'''

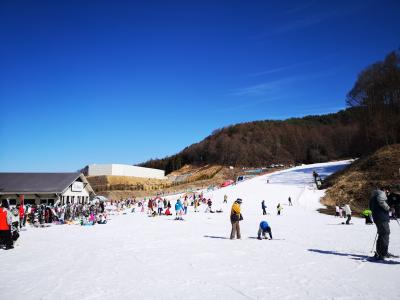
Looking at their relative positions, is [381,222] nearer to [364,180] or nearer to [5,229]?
[5,229]

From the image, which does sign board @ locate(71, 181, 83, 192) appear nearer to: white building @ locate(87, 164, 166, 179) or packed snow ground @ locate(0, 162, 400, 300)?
packed snow ground @ locate(0, 162, 400, 300)

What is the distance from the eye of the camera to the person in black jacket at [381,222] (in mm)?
8156

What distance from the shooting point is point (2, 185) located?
29.8 m

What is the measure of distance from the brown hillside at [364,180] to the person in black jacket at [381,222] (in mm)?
20989

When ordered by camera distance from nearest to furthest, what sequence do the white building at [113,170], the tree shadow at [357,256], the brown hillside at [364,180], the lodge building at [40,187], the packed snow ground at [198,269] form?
the packed snow ground at [198,269] < the tree shadow at [357,256] < the lodge building at [40,187] < the brown hillside at [364,180] < the white building at [113,170]

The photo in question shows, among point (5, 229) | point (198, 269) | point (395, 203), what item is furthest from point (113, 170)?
point (198, 269)

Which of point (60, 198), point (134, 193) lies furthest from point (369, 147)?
point (60, 198)

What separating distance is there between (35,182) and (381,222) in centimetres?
3001

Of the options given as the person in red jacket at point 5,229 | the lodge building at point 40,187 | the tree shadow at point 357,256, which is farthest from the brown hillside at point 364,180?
the person in red jacket at point 5,229

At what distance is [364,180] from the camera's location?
3375 cm

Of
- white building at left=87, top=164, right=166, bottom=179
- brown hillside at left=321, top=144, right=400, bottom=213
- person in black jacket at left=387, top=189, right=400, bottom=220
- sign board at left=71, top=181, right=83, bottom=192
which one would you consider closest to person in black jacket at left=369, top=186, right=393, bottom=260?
person in black jacket at left=387, top=189, right=400, bottom=220

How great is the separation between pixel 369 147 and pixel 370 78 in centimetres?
1108

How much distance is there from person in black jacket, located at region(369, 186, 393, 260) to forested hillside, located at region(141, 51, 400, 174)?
133 ft

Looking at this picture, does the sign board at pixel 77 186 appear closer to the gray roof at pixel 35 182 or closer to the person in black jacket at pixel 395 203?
the gray roof at pixel 35 182
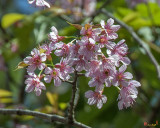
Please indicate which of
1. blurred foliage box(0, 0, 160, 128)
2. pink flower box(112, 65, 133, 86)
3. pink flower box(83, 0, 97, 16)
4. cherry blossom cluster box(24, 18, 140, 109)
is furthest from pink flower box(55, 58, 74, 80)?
pink flower box(83, 0, 97, 16)

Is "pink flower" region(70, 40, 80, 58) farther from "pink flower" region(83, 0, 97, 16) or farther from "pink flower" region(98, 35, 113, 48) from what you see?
"pink flower" region(83, 0, 97, 16)

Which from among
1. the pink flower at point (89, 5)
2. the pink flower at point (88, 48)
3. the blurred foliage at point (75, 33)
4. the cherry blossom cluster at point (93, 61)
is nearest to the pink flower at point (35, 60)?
the cherry blossom cluster at point (93, 61)

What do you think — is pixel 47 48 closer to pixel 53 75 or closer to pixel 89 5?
pixel 53 75

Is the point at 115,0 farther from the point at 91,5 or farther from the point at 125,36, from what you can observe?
the point at 125,36

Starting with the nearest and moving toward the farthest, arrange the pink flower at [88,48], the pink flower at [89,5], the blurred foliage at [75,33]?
the pink flower at [88,48] → the blurred foliage at [75,33] → the pink flower at [89,5]

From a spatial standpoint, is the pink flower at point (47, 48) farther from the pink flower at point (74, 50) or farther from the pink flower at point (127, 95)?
the pink flower at point (127, 95)

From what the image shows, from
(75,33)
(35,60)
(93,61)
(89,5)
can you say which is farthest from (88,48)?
(89,5)

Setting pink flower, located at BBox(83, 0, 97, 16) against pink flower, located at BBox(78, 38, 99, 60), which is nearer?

'''

> _WHAT THE TASK ASKS_:
Reproduce all of the lines above, swapping every "sign board" for "signpost" and changing nothing else. Leave the pictures out.

> _SOLUTION TO THIS PROBLEM_:
Looking at their relative positions, is [381,222] nearer to [364,180] or nearer to [5,229]?
[5,229]

From the image, which does signpost @ locate(71, 181, 83, 192) appear nearer to: white building @ locate(87, 164, 166, 179) or packed snow ground @ locate(0, 162, 400, 300)?
packed snow ground @ locate(0, 162, 400, 300)

What is the distance from the eye of the camera to the person in black jacket at [381,222] (in mm)?
8156

What distance from the shooting point is point (2, 185) located?
29.8 m

What is the measure of distance from the brown hillside at [364,180] to the person in black jacket at [381,222] (in mm)?
20989

When ordered by camera distance from nearest to furthest, what sequence do the white building at [113,170], the tree shadow at [357,256], the brown hillside at [364,180], the lodge building at [40,187], the packed snow ground at [198,269] form?
the packed snow ground at [198,269] < the tree shadow at [357,256] < the lodge building at [40,187] < the brown hillside at [364,180] < the white building at [113,170]

The photo in question shows, among point (5, 229) | point (198, 269) | point (395, 203), what item is furthest from point (113, 170)?
point (198, 269)

Which of point (60, 198), point (134, 193) lies furthest from point (369, 147)?
point (60, 198)

What separating distance is there between (35,182) and (381,222) in centimetres?
3001

Of the options given as the person in red jacket at point 5,229 | the lodge building at point 40,187 | the tree shadow at point 357,256, which is farthest from the brown hillside at point 364,180?
the person in red jacket at point 5,229

At what distance is [364,180] from the camera's location?
3375 cm

Of
- white building at left=87, top=164, right=166, bottom=179
- brown hillside at left=321, top=144, right=400, bottom=213
- person in black jacket at left=387, top=189, right=400, bottom=220
- signpost at left=71, top=181, right=83, bottom=192
which one would you consider closest to person in black jacket at left=369, top=186, right=393, bottom=260?
person in black jacket at left=387, top=189, right=400, bottom=220

How great is the separation between pixel 369 147 and pixel 370 78 in centimetres?
1108

How much distance is there from person in black jacket, located at region(369, 186, 393, 260) to forested hillside, located at region(141, 51, 400, 174)?
133 ft

Looking at this picture, does the signpost at pixel 77 186 appear closer to the gray roof at pixel 35 182 or closer to the person in black jacket at pixel 395 203?
the gray roof at pixel 35 182
Please indicate which of
1. blurred foliage box(0, 0, 160, 128)
2. pink flower box(112, 65, 133, 86)
3. pink flower box(83, 0, 97, 16)
4. cherry blossom cluster box(24, 18, 140, 109)
is furthest from pink flower box(55, 58, 74, 80)?
pink flower box(83, 0, 97, 16)

Is "pink flower" region(70, 40, 80, 58) farther from "pink flower" region(83, 0, 97, 16) or farther from "pink flower" region(98, 35, 113, 48) from what you see?
"pink flower" region(83, 0, 97, 16)

Which from among
1. the pink flower at point (89, 5)
2. the pink flower at point (88, 48)
3. the blurred foliage at point (75, 33)
4. the cherry blossom cluster at point (93, 61)
is nearest to the pink flower at point (35, 60)?
the cherry blossom cluster at point (93, 61)

What do you think — is pixel 47 48 closer to pixel 53 75 or closer to pixel 89 5?
pixel 53 75

Is the point at 115,0 farther from the point at 91,5 or farther from the point at 125,36, from what you can observe?
the point at 125,36

Starting with the nearest and moving toward the farthest, arrange the pink flower at [88,48], the pink flower at [89,5], the blurred foliage at [75,33]?
the pink flower at [88,48] → the blurred foliage at [75,33] → the pink flower at [89,5]

From a spatial standpoint, is the pink flower at point (47, 48) farther from the pink flower at point (74, 50) or farther from the pink flower at point (127, 95)?
the pink flower at point (127, 95)

From what the image shows, from
(75,33)
(35,60)
(93,61)
(89,5)
can you say which is farthest from (88,48)?
(89,5)

Setting pink flower, located at BBox(83, 0, 97, 16) against pink flower, located at BBox(78, 38, 99, 60), which is nearer?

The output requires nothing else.